Unnamed: 0.1,Unnamed: 0,Place(race),Place(cat),Bib no,Category,Name,Unnamed: 6,Association,Progress,Time,Status
2867,,,,6855,T10,porntepin sooksaengprasit,,Lunds universitet,,,Not started
2868,,,,6857,P10,Gabriel Teku,,Lunds universitet,,,Not started
2869,,,,6888,P10,Viktor Karlsson,,Genarps if,,,Not started
2870,,,,6892,P10,Emil Larsson,,,,,Not started
2871,,,,6893,P10,Göran Larsson,,,,,Not started


Let's save the result to a csv file

In [17]:
df.to_csv('lundaloppet2018.csv', index=False)

# Summary

With frameworks like [AngularJS](https://angularjs.org), [React](https://reactjs.org), [Vue.js](https://vuejs.org)... more and more websites use client-side rendering. To parse those websites, you can't just request HTML from the server. Parsing requires to run some JavaScript.

[Pyppeteer](https://miyakogi.github.io/pyppeteer/) makes that possible. Thanks to [Headless Chomium](https://chromium.googlesource.com/chromium/src/+/lkgr/headless/README.md), it gives you access to the full power of a browser from Python. I find that really impressive!

I tried to use [Selenium](https://www.seleniumhq.org) in the past but didn't find it very easy to start with. That wasn't the case with Pyppeteer. To be fair, it was a while ago and both projects are quite different. It's not just about browser automation. Selenium allows you to perform cross browser testing. Pyppeteer is limited to Chrome/Chromium.
Anyway, I'll probably look more at Pyppeteer for web application testing.

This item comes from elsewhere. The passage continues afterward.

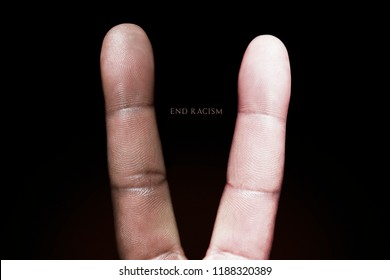 Photography idea showing a black and white finger making a peace sign against racism.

For simple tasks, [Requests-HTML](https://github.com/kennethreitz/requests-html) is a nice wrapper and gives you a simple API. If you want more control, use directly Pyppeteer.

One last note. To run this code in a Jupyter notebook, you should use tornado 4. asyncio code doesn't play well with ipython and tornado 5. See this Github issue: [asyncio will be running by default with tornado 5](https://github.com/ipython/ipython/issues/11030). There is some [work in progress](https://github.com/ipython/ipython/pull/11155) for a nice integration.

What about the Lundaloppet results you might ask? I'll explore them in another post!